Extract provided:

▬▬▬

Serving most of her career in the Pacific Ocean, Bonefish crossed the Panama canal in 1982 and joined the Atlantic fleet. By 1988 the aging submarine was bedeviled by increasing mechanical problems, but her last operational skipper Mike Wilson lobbied for two months of additional maintenance to try to address them. Unfortunately, several seemingly minor long-running problems were either accepted or went undetected—and these combined in tragic fashion while Bonefish was submerged.

That April Bonefish participated in an anti-submarine training exercise with the John F. Kennedy’s carrier taskforce 160 miles east of Florida—particularly sparring with Kennedy’s anti-submarine helicopters and the escorting frigate USS Carr.

At roughly 3:40 PM on April 24, however, Bonefish had just completed recharging her batteries when her engineers noticed one of her batteries had grounded—but couldn’t determine which due to an operator error. Captain Wilson decided at 4 PM to proceed with a programmed dive to 150 feet while the engineers got to the bottom of a seemingly ordinary problem.

Twenty minutes later Bonefish’s crew figured out which battery was the source of the grounding issue at the same time as leaking seawater was detected.

The flooding was later traced back to a leaky seal in the Bonefish’s Trash Disposal Unit used to eject waste into the water, as detailed in the Navy’s investigation. The leak allowed saltwater to gradually build up. When the Carr dove, the change in pitch allowed saltwater to flood across the ship, corroding the joint where battery cables penetrated the deck.

▬▬▬

Goals:
A: Reproduce the passage on the submarine Bonefish word for word, from "Twenty minutes later" to "seawater was detected.", inclusive.
B: Extend the account of the Bonefish submarine onward from its final sentence.
You won't need the entries for anything here.

(Data records)
▬▬▬

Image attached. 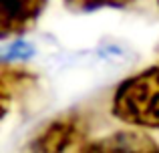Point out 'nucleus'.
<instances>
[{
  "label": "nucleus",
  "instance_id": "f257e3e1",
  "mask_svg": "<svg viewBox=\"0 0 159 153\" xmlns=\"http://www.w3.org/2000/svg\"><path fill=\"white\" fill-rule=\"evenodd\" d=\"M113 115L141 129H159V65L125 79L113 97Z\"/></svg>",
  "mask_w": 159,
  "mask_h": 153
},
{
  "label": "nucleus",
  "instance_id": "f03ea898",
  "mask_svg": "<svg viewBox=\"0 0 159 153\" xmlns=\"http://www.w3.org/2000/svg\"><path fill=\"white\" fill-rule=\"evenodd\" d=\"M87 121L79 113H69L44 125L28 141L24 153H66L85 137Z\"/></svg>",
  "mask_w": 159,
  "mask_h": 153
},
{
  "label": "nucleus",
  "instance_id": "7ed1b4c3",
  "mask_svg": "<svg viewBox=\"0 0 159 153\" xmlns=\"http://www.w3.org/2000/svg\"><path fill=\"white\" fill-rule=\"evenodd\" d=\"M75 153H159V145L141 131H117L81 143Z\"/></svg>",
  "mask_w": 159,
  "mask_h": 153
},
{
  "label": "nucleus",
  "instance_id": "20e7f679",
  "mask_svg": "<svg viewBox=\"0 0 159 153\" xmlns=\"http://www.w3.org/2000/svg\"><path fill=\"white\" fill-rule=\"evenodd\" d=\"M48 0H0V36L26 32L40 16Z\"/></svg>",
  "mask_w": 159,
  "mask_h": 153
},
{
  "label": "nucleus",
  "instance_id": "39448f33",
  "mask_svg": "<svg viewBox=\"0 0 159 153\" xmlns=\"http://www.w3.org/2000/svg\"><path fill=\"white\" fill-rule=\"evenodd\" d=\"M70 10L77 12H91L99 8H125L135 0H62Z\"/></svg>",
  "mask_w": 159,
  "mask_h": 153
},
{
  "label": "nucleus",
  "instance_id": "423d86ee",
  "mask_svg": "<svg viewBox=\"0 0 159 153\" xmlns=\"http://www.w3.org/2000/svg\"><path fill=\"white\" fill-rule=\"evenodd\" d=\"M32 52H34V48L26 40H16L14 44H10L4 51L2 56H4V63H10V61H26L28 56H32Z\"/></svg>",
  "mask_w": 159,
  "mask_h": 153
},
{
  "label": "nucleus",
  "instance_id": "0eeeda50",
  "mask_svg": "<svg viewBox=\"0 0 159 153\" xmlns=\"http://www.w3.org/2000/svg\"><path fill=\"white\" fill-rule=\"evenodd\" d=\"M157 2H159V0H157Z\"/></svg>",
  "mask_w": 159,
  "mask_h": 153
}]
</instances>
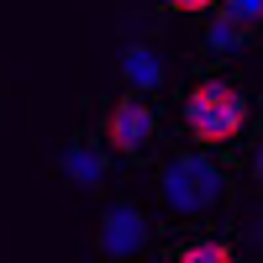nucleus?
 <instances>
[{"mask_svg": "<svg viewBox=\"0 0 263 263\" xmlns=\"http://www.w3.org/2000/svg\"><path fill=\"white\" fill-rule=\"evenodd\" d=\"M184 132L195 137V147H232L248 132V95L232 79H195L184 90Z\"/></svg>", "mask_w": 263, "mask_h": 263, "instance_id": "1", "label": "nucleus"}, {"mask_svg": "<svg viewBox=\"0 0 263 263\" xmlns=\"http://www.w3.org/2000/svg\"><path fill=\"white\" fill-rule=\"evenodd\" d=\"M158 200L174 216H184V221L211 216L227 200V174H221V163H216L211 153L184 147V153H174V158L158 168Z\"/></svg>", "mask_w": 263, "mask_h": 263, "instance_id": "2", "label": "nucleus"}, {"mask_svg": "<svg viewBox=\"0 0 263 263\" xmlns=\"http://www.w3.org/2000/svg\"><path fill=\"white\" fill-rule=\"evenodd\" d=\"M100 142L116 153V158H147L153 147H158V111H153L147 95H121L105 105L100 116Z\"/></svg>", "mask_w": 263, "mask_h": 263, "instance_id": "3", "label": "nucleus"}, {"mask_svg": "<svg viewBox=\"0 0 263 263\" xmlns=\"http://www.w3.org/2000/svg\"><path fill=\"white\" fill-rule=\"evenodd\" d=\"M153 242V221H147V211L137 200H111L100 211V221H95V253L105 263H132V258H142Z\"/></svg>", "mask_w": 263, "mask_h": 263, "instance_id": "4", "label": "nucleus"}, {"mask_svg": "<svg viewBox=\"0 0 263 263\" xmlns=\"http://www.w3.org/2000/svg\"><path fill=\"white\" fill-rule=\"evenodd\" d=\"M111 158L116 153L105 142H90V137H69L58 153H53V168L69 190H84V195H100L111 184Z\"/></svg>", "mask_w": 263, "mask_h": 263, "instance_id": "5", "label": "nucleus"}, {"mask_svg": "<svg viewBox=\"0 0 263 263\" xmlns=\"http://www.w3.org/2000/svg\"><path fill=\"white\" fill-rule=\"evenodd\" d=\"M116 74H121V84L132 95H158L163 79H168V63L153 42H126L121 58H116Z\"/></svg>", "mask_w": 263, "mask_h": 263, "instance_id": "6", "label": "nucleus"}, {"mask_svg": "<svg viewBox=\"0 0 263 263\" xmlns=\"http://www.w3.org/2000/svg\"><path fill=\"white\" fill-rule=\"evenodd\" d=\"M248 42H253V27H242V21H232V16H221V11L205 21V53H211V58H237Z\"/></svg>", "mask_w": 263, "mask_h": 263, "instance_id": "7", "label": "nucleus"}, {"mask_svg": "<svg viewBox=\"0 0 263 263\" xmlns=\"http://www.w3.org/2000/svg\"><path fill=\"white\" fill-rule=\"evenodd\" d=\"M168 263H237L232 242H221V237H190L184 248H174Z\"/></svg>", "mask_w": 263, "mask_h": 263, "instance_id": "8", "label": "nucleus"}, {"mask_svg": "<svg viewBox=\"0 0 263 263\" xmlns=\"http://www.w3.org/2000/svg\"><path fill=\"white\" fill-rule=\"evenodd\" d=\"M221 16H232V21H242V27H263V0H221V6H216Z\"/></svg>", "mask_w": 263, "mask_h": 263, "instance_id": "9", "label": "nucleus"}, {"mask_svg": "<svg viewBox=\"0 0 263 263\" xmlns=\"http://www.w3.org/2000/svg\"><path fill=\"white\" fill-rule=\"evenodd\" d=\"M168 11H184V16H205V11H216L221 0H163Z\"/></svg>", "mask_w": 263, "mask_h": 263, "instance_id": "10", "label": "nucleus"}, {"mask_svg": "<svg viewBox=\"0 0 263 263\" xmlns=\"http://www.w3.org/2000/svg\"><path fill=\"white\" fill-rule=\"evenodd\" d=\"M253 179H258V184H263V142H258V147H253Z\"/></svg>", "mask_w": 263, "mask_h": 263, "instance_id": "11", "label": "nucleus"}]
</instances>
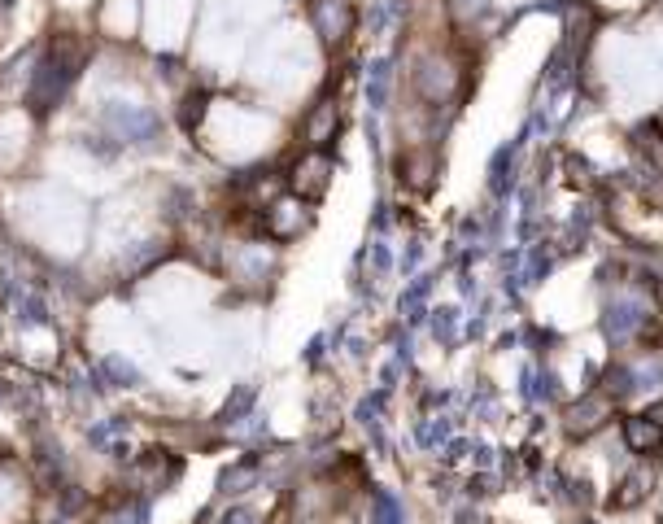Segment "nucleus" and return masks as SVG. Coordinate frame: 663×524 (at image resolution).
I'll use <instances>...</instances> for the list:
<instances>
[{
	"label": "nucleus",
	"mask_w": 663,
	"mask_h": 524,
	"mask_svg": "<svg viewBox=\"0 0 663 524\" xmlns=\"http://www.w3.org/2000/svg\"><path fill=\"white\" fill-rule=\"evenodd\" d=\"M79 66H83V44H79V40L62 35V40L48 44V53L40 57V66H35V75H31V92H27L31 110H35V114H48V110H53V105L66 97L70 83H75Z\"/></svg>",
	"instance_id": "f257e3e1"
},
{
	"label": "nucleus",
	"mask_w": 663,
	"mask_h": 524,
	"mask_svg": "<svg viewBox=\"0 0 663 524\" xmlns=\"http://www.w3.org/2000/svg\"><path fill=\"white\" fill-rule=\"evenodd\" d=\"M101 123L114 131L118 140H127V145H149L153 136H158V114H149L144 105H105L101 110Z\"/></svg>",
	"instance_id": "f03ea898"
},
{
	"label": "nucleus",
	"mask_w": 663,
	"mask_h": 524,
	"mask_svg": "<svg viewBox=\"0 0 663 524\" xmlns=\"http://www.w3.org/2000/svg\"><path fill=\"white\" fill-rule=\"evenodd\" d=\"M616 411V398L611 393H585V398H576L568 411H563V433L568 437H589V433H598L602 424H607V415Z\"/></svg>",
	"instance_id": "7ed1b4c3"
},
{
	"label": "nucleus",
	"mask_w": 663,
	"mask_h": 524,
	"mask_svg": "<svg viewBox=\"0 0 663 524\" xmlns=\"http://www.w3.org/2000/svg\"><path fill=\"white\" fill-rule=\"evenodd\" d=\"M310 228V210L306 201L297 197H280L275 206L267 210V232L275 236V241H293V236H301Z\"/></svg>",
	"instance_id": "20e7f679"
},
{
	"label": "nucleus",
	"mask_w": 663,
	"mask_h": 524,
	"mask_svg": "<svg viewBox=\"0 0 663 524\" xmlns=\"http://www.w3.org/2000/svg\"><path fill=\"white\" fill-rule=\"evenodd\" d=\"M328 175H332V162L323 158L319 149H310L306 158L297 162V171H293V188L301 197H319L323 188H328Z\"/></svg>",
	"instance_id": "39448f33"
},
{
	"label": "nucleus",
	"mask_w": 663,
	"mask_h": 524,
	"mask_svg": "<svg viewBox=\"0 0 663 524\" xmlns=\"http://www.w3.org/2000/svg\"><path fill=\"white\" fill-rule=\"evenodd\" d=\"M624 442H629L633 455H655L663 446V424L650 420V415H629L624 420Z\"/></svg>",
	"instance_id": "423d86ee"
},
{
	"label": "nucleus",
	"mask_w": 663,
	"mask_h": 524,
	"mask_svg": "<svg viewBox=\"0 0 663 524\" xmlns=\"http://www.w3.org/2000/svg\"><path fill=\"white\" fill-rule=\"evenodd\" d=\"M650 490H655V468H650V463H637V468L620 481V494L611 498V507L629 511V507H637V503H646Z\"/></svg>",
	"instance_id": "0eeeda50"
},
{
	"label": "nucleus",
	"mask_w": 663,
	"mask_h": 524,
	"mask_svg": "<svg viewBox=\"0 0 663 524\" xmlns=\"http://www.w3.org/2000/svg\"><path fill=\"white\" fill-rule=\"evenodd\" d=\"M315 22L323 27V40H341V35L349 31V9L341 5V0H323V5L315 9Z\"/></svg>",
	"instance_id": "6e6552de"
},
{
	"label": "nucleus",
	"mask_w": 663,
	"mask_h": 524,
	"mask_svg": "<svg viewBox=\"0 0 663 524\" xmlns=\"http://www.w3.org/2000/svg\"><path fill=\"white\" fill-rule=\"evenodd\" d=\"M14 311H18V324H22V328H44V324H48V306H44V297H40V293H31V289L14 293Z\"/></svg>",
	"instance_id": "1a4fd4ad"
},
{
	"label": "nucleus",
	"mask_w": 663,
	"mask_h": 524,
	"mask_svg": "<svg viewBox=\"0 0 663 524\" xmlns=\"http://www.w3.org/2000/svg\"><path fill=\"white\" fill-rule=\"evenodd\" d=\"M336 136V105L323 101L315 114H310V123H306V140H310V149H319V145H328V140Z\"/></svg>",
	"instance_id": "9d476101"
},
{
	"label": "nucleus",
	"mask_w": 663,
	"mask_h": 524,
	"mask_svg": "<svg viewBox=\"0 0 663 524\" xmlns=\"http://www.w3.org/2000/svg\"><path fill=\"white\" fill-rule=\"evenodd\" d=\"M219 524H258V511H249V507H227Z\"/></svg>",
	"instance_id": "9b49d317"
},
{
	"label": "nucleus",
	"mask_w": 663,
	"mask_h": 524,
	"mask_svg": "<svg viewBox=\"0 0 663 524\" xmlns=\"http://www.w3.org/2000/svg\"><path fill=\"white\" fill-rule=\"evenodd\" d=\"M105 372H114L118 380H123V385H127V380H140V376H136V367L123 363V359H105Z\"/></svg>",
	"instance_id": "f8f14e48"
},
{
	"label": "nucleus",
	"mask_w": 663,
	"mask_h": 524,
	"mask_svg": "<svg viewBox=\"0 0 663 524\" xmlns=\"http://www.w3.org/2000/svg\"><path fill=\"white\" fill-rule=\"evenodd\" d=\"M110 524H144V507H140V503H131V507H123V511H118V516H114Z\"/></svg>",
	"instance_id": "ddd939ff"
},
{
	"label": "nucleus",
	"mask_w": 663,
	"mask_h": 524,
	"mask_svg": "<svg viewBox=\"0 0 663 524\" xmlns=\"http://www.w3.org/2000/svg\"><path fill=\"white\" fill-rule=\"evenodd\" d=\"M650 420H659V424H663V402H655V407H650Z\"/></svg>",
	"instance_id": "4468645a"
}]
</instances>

▬▬▬

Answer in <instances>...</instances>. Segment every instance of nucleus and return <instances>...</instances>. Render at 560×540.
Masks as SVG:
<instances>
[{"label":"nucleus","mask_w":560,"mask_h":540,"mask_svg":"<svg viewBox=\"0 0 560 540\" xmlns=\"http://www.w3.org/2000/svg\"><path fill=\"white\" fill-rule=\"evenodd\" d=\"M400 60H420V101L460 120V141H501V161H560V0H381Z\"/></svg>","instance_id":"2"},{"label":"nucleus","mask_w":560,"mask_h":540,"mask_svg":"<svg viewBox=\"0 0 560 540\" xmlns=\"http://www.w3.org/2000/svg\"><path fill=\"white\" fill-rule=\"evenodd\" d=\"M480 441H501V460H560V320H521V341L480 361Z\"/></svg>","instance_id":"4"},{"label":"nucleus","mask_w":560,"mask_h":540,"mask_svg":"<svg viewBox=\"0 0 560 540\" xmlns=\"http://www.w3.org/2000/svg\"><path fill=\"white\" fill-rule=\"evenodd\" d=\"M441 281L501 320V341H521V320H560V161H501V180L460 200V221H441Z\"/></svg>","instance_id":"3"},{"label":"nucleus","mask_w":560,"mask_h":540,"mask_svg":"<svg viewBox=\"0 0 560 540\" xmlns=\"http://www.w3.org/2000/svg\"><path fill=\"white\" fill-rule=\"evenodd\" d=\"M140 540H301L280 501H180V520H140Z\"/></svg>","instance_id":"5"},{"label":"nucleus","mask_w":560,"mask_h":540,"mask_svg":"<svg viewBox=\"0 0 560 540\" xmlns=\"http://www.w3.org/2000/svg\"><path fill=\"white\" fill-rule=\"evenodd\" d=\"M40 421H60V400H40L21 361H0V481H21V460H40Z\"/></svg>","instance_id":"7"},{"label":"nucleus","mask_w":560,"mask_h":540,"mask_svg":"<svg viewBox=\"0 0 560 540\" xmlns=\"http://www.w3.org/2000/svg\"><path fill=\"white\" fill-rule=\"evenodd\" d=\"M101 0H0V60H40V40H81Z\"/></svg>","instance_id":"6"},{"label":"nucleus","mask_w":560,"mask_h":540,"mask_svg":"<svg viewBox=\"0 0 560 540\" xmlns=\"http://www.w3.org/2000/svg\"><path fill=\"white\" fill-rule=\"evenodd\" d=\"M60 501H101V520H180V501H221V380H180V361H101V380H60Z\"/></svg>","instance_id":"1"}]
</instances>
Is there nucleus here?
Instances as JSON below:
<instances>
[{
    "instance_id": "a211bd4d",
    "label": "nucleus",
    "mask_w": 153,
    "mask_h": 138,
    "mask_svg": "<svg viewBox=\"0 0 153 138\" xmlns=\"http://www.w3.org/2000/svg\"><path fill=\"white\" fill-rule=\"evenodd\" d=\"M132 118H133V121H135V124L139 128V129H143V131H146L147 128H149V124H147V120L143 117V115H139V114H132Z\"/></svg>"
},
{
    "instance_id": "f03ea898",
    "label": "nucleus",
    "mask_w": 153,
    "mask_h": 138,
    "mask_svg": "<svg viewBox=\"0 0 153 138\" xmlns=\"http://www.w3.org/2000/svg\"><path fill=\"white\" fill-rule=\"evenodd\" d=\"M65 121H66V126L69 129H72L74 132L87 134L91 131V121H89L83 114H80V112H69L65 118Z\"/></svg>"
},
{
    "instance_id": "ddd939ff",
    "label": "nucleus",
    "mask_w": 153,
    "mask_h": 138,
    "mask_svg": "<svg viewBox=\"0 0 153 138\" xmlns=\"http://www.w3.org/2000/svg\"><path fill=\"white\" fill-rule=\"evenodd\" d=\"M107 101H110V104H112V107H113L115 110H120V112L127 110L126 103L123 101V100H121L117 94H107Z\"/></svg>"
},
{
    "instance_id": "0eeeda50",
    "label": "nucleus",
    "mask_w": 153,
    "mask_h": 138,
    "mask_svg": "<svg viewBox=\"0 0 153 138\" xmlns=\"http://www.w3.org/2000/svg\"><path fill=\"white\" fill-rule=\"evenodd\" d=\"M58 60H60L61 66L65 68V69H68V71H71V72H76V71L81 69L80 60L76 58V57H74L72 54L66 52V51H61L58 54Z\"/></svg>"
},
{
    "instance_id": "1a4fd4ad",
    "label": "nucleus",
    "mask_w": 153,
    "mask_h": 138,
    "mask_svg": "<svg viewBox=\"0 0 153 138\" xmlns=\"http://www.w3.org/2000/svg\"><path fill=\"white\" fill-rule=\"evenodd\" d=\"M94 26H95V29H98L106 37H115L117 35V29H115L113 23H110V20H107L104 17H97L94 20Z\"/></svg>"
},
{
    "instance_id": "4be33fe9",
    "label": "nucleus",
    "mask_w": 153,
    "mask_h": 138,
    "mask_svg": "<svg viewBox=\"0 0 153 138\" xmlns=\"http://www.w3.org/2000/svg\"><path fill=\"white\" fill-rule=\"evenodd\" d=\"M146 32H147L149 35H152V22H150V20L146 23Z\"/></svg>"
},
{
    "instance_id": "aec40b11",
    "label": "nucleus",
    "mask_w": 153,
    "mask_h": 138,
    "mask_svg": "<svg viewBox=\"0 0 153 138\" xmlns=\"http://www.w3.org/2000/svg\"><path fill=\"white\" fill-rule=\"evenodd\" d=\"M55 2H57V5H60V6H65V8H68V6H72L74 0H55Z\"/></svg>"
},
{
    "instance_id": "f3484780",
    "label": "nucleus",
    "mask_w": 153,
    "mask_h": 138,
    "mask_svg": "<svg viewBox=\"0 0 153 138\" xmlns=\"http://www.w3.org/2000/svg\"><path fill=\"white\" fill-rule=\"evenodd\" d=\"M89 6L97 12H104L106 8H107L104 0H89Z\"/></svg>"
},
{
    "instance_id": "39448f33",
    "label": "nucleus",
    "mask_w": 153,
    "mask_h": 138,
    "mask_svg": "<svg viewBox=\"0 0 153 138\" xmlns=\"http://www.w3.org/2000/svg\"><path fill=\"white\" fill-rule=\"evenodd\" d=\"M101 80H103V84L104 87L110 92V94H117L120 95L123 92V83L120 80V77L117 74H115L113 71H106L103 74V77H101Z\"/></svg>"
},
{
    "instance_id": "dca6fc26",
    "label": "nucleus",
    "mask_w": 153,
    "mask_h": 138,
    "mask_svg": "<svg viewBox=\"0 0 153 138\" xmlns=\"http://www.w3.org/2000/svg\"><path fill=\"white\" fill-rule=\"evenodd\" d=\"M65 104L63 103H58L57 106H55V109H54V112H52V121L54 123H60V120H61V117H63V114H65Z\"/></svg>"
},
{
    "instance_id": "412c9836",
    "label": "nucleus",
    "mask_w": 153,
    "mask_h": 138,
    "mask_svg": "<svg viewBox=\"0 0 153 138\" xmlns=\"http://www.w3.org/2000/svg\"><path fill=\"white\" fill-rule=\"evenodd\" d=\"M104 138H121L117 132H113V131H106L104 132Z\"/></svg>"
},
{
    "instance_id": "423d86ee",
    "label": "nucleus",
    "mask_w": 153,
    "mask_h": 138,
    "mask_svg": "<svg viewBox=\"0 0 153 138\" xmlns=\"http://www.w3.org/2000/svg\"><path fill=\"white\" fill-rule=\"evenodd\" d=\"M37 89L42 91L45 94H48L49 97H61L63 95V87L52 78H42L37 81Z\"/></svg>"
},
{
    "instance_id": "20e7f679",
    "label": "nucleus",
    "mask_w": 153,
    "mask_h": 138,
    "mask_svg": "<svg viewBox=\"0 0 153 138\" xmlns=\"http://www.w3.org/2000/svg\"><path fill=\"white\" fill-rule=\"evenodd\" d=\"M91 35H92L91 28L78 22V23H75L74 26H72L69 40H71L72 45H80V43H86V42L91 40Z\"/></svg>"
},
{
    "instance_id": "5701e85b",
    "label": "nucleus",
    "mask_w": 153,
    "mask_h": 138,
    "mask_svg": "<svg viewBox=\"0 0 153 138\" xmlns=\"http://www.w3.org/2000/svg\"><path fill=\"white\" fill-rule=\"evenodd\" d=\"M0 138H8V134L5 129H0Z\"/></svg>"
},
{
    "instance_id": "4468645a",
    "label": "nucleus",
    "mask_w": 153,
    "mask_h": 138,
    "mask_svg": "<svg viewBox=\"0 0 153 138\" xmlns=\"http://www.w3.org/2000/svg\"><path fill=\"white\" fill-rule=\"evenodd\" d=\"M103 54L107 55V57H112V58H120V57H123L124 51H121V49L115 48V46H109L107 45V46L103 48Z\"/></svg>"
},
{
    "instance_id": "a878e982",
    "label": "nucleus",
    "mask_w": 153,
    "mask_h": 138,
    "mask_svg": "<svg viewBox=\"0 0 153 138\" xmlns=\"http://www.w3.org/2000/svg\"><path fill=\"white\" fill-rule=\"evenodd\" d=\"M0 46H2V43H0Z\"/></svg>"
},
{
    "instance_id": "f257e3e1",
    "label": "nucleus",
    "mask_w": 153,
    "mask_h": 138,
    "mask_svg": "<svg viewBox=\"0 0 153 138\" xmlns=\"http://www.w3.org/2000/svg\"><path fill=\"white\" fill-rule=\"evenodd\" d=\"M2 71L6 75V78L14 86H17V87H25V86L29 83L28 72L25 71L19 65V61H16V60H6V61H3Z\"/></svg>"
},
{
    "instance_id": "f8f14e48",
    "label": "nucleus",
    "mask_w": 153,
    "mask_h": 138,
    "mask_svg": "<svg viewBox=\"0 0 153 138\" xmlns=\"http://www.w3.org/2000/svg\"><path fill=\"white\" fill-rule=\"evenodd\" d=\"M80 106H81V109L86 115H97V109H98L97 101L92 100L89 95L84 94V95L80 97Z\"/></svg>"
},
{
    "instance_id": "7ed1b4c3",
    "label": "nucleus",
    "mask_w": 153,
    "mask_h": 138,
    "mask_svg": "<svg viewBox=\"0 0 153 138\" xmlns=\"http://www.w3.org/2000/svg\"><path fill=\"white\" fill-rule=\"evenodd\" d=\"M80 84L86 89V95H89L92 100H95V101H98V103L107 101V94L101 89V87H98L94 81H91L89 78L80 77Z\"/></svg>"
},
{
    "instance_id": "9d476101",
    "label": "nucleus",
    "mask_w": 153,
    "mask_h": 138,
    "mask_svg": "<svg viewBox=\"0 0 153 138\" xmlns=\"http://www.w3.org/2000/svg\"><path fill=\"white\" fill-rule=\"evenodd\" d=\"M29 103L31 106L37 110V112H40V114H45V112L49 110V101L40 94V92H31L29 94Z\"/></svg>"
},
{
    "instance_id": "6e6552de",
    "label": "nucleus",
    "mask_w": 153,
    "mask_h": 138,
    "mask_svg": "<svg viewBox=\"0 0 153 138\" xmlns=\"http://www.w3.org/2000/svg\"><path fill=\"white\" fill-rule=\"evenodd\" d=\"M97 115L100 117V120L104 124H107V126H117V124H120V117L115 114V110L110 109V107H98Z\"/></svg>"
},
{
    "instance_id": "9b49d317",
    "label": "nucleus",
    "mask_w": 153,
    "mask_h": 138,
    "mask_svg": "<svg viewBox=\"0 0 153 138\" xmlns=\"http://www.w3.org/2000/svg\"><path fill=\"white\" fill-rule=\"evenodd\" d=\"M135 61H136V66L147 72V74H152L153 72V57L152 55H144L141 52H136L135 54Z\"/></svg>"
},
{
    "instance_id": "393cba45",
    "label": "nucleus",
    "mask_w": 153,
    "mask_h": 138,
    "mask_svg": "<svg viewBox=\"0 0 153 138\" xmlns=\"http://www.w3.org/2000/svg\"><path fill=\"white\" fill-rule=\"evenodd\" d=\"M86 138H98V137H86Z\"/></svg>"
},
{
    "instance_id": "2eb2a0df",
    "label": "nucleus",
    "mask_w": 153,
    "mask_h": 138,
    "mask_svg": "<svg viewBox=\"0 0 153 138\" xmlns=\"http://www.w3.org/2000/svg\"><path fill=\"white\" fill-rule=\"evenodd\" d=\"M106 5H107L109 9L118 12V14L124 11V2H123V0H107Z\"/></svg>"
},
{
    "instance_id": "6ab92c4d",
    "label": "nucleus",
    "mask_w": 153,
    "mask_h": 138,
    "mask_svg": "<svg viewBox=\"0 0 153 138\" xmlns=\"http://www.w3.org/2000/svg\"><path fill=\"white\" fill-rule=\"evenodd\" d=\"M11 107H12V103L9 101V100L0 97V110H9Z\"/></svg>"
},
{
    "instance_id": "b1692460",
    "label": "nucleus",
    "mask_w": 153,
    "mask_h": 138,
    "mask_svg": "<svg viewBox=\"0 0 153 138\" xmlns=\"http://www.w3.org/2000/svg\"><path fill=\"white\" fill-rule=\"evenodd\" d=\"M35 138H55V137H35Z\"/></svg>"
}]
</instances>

▬▬▬

Answer set:
A:
Twenty minutes later Bonefish’s crew figured out which battery was the source of the grounding issue at the same time as leaking seawater was detected.

B:
The interaction between the saltwater and the exposed electrical cables ultimately led to the overheating and explosion of the forward battery well as described at the beginning of the article.

Everts’s Sacrifice

The explosion at 4:39 PM cast a dense fog of choking smoke into the submarine’s command center. Wilson ordered emergency surfacing. The safety procedure, now essential for survival, was to don an Emergency Air Breather (EAB)—an enclosed face mask with an air hose that could be hastily plugged into fittings across the ship as pictured here.

But Lt. Ray Evert, the Officer On Deck, didn’t put on his EAB. According to fellow crewmember William Baker, Everts was likely dead set on one thing: verifying on the periscope that Bonefish was clear to surface so she didn’t accidentally collide with the Carr nearby. And the EAB would have impaired his vision while doing so.

Fortunately, the coast was clear, and Bonefish surfaced at 4:41. Everts then climbed up to the bridge, opening the lower hatch, and then attempted to open the upper hatch to the surface. But new to Bonefish, he wasn’t aware that the hatch suffered from a defect in her lugs, long reported but ignored, and required a reverse quarter-turn to open.

Unable to open the hatch, Everts climbed back down and collapsed on the command center’s floor, whereupon Wilson noticed and placed an EAB on his face. Another lieutenant managed to pop open the hatch.

With Bonefish surfaced and her bridge hatch open, the crew now sought to ventilate the vessel by running the diesel engines to clear the smoke, hopefully making it possible to fight the fire. The maneuver succeeded in temporarily clearing smoke from the control room but not the remainder of the vessel.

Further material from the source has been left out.